John Bercow. The Speaker. It is a sign of our volatile times that Bercow is a household name. Yet to many observers Bercow is overplaying his role. To understand the critique of Bercow we need to delve into his role.
The role of the Speaker is to preside over House debates, determining which members may speak. The Speaker is responsible for maintaining order during proceedings and crucially is to remain non-partisan. Upon taking the role the Speaker must renounce any previous political affiliation.
It is of course right to state we are in unchartered territory. This means the role of the Speaker is under increased scrutiny. However despite this caveat my view is the Speaker is undermining the role and the position.
So what is the problem? Well for me consistency and impartiality. On Monday this week Bercow in my opinion rightly stuck to precedent and determined the Government could not bring their Brexit deal back to the Commons for a third vote. However, previously Bercow allegedly against the advice of experts allowed a cross-party amendment tabled by Dominic Grieve to be voted on. Breaking precedent. This is not intellectually consistent and dangerous in a time of instability.

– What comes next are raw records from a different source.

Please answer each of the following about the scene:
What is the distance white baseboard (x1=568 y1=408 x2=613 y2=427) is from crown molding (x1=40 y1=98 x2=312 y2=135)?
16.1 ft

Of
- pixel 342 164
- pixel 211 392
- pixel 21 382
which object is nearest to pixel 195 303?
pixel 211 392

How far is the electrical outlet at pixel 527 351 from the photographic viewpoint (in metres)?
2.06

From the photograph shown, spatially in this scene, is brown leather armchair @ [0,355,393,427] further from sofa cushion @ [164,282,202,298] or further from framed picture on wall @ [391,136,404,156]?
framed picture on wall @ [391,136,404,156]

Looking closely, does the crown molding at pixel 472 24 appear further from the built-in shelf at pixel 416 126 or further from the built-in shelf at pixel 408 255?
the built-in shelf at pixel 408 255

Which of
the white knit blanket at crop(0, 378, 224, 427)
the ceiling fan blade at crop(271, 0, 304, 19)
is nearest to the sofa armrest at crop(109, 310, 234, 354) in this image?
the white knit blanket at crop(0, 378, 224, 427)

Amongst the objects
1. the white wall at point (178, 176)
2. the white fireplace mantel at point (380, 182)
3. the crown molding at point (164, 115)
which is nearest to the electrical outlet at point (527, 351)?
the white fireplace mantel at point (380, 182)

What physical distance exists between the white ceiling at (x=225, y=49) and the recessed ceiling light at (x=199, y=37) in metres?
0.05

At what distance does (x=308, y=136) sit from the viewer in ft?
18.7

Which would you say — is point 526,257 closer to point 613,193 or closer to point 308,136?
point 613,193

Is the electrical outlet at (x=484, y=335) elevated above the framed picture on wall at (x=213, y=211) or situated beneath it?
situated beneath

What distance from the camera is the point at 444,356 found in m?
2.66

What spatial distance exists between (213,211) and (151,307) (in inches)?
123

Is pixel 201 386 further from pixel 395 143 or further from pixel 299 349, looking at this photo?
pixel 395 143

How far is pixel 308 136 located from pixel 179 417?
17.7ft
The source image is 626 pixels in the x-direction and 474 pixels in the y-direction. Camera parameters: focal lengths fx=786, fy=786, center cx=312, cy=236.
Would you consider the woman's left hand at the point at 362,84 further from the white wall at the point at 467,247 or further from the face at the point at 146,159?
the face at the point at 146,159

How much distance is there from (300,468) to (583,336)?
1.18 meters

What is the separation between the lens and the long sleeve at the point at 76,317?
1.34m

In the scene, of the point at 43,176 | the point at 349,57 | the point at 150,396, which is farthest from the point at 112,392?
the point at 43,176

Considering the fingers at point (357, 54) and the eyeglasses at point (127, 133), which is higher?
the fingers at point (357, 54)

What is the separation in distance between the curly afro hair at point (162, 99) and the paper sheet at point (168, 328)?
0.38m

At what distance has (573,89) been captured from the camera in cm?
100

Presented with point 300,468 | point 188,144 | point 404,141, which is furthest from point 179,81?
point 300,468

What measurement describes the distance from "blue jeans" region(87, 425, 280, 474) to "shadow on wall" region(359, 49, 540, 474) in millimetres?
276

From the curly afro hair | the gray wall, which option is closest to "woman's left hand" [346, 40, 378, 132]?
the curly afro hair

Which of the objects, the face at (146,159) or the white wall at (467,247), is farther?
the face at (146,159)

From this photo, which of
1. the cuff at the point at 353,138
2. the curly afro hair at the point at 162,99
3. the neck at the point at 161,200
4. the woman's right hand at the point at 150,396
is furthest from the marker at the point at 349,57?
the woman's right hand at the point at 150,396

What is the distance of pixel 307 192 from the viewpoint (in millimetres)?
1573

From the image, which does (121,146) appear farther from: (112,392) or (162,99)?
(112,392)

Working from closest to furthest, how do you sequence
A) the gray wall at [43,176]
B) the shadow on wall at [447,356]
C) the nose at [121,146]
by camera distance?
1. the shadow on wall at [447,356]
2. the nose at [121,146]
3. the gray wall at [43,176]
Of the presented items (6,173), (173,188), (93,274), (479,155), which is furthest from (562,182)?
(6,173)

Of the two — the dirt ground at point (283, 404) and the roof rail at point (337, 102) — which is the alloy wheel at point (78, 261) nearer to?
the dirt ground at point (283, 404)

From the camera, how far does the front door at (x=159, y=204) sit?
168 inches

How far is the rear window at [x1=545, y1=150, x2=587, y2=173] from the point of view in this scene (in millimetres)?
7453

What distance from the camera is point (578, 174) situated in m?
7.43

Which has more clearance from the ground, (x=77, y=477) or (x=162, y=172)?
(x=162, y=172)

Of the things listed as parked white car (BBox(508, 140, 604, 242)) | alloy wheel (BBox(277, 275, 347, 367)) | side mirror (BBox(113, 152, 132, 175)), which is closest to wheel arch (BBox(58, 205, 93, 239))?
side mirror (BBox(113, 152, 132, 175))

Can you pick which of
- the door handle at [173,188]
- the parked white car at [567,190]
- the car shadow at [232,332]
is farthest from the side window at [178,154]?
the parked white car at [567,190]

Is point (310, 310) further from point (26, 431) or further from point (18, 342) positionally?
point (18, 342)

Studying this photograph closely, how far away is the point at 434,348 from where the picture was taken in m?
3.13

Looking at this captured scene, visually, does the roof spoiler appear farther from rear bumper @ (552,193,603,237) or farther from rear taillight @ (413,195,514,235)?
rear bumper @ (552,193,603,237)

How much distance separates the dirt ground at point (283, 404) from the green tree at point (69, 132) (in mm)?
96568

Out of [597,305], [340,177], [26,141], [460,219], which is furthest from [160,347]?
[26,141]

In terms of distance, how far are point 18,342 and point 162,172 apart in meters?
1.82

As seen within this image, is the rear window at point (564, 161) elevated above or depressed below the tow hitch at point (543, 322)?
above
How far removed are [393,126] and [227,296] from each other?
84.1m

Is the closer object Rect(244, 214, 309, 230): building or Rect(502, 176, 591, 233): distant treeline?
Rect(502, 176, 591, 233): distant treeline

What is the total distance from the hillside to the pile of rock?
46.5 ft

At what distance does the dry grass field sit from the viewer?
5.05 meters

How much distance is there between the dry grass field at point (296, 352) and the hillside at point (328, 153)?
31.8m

Then we move to impartiality. Choice of amendments basically. The choices of the Speaker have long been questionable. Notably, in a debate in January Bercow failed to select amendments perceived to help the Brexit cause. Last week Bercow caused further controversy by allowing an amendment on a second referendum but rejecting an amendment ruling out a second referendum. My problem is not with Bercow allowing controversial amendments. My problem is he is not giving both sides of the argument a fair crack of the whip.
Remain commentators and MPs shrug this off. They believe any damage that the legislature can cause to the executive is to be welcomed. A perfectly valid opinion. And if they need a helping hand from the Speaker then so be it. Now that is where I have an issue. It ignores the long-term consequences. The Speaker is supposed to be neutral. He is not a political figure. Politicising this role has dangerous consequences for future appointments. A Speaker who is either seen as an extension of Government or the opposition is deeply damaging for Parliament. The Speaker is an arbiter and is not the star of the show.
This Speaker would do well to remember this.